The health benefits of vinegar have been widely touted in recent years, as the product becomes a major presence on the shelves of health food stores. Lovely packaging complements detailed instructions listing therapeutic effects ranging from improving digestion to lowering the risk of heart attacks. But the moment you start talking to people deeply involved in making and using vinegar as an alternative treatment, the theories about what works and what constitutes good vinegar are legion.
In the end it comes down to experience, and the story told by husband and wife team Cao Wu-fa (曹武發) and Liang Hsiao-ju (梁孝如) shows how vinegar can change peoples’ lives. The couple now run Love Vinegar, an artisanal vinegar producer based out of a disused warehouse on the Hualien docks. Now in their fourth year, the company has picked up numerous awards for small and medium enterprises and regularly has more orders than it can deal with.
Sitting in the cavernous space of their warehouse, Liang explained the series of seemingly unconnected events that led her and Cao overseeing a warehouse full of clay jars filled with vinegar. Cao sat beside us carefully preparing a mixture of honey, water and the lavender vinegar. Lavender vinegar is currently one of their most popular products.
Photo Courtesy of Love Vinegar
Liang said that the lavender vinegar had proved a lifesaver for the family. As a two year old, Liang’s daughter began to suffer from chronic hives, a condition that only got worse as she got older, and by the time she was eight, she was making hospital visits once a week to treat the condition. With conventional medicine ineffective, Liang, a keen cook who made her own vinegar for culinary applications, finally agreed to try a vinegar treatment suggested by her husband.
LEAP OF FAITH
“I had no faith at all in these alternative therapies,” she said, “But we had tried everything else.” Cao, who formerly worked in television and had studied health care management at college, had a long-standing interest in alternative therapies, and he suggested using Liang’s vinegar together with lavender to treat their daughter’s condition. “Lavender is effective against skin inflammations,” Cao said, and prescribed the use of external application and ingestion of homemade lavender vinegar. According to Liang, it took no more than a month of this treatment before her daughter’s condition was brought under control.
Photo: Ian Bartholomew, Taipei Times
“At first I did not accept my husband’s beliefs about the importance of using the right types of food for good health,” Liang said. “I felt that this kind of thinking belonged to the era of my grandparents. ‘In this sophisticated modern era, there is no place for this kind of thinking,’ I told myself.” She has since become an ardent convert to the effectiveness of vinegar as a means of improving overall health and dealing with a wide range of ailments.
When they decided to start Love Vinegar, Liang was confronted with Cao’s determination to manufacture vinegar on his own terms. Cao believes, and he is not alone in this, that processed cane sugar is one of the main contributors to chronic disease in modern society, and insisted that Love Vinegar produce vinegar without the use of this ingredient. Sugar greatly facilities and expedites vinegar production, and refusing to use it in the brewing process has considerable consequences for production.
SLOW PROCESS
“We do everything from scratch,” Cao said, “Starting with the fermenting of glutinous rice and an active flavoring ingredient such as lavender. This process takes about three months. Then we add the bacteria, and leave the brew to become vinegar. This takes a further six months. It is not a process that can be rushed.”
Despite the long production time and consequent costs, Liang said that more and more people are becoming aware of the damage that excessive consumption of processed sugar can cause to long-term health, and are willing to pay a premium for vinegar produced in a slower, more labor intensive fashion.

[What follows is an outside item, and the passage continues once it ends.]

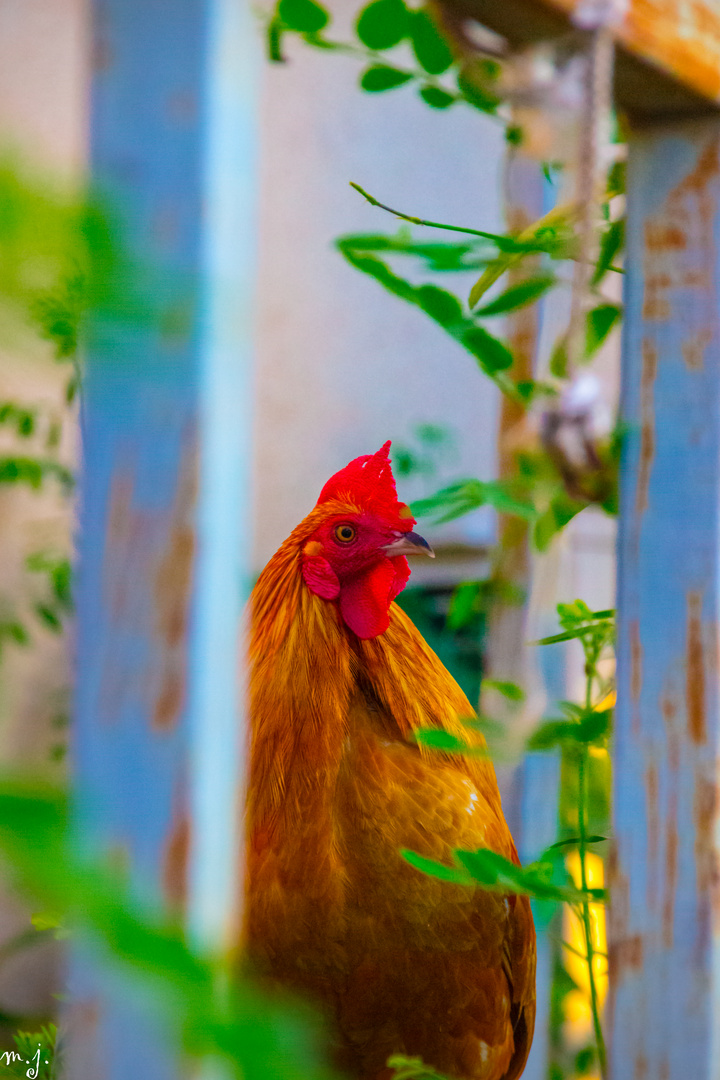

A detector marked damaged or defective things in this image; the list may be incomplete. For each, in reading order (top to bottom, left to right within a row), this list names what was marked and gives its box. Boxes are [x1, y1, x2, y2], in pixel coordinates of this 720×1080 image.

peeling paint [688, 592, 708, 744]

“It’s probably some of the most expensive vinegar made in Hualien,” Cao said. Despite its high cost, Liang said that they are planning to rent more warehouse space in order to meet demand. Cao has drawn on his knowledge of alternative therapies to develop 40 kinds of vinegar. Only six are regularly available: lavender; Eucommia (a tree bark widely used in Chinese medicine); chrysanthemum and wolfberry; rose and si wu (四物, a combination of medicinal herbs used particularly to treat menstrual pain); kumquat; and plain rose.
“Vinegar enhances the effectiveness of ingredients and is itself a great anti-bacterial agent. For example, kumquat is very effective for treating coughing. When added with vinegar, the vinegar kills the germs and the beneficial qualities of the kumquat can take effect in minutes. That’s how I think about,” Cao said.
Liang attributed the success of Love Vinegar to a growing awareness about the toll long-term illnesses can take, as well as a loss of faith in the effectiveness of western medicines in the treatment of these conditions. “Many people know that they are sick, but they don’t want to take medicine,” Liang said. “This is one reason why people have turned to products such as ours.”
With so many vinegars on the market, Cao said that consumers need to take care when choosing a product. “Any naturally brewed vinegar is good vinegar,” he said, “But so many products on the market simply steep various flavoring agents in vinegar or they contain petrochemical products such as synthesized alcohol. These types of vinegar have limited effectiveness for health.”